-- To do --
Rewrite the material below, replacing every "farther" with "more distant" and keeping everything else the same.

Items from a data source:

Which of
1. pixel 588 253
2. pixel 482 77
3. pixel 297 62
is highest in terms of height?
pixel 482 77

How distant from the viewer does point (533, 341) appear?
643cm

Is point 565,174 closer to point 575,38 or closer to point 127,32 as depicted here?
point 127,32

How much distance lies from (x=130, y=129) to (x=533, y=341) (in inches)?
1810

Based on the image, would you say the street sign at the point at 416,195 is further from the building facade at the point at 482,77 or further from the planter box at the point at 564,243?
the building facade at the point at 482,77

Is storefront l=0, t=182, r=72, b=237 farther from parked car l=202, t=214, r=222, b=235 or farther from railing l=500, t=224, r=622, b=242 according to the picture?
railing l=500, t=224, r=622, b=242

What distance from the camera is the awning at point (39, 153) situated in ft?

-- Full response --
Which of
1. pixel 588 253
2. pixel 482 77
3. pixel 297 62
is highest in terms of height?
pixel 482 77

How distant from the viewer does point (533, 341) appear?
643cm

Is point 565,174 closer to point 575,38 or closer to point 127,32 as depicted here?
point 127,32

How much distance lies from (x=130, y=129) to (x=533, y=341) (in inches)?
1810

Based on the image, would you say the street sign at the point at 416,195 is further from the building facade at the point at 482,77 or further from the planter box at the point at 564,243?
the building facade at the point at 482,77

Is storefront l=0, t=182, r=72, b=237 more distant from parked car l=202, t=214, r=222, b=235 or more distant from railing l=500, t=224, r=622, b=242 according to the picture?
railing l=500, t=224, r=622, b=242

What distance from the camera is the awning at point (39, 153) situated in ft?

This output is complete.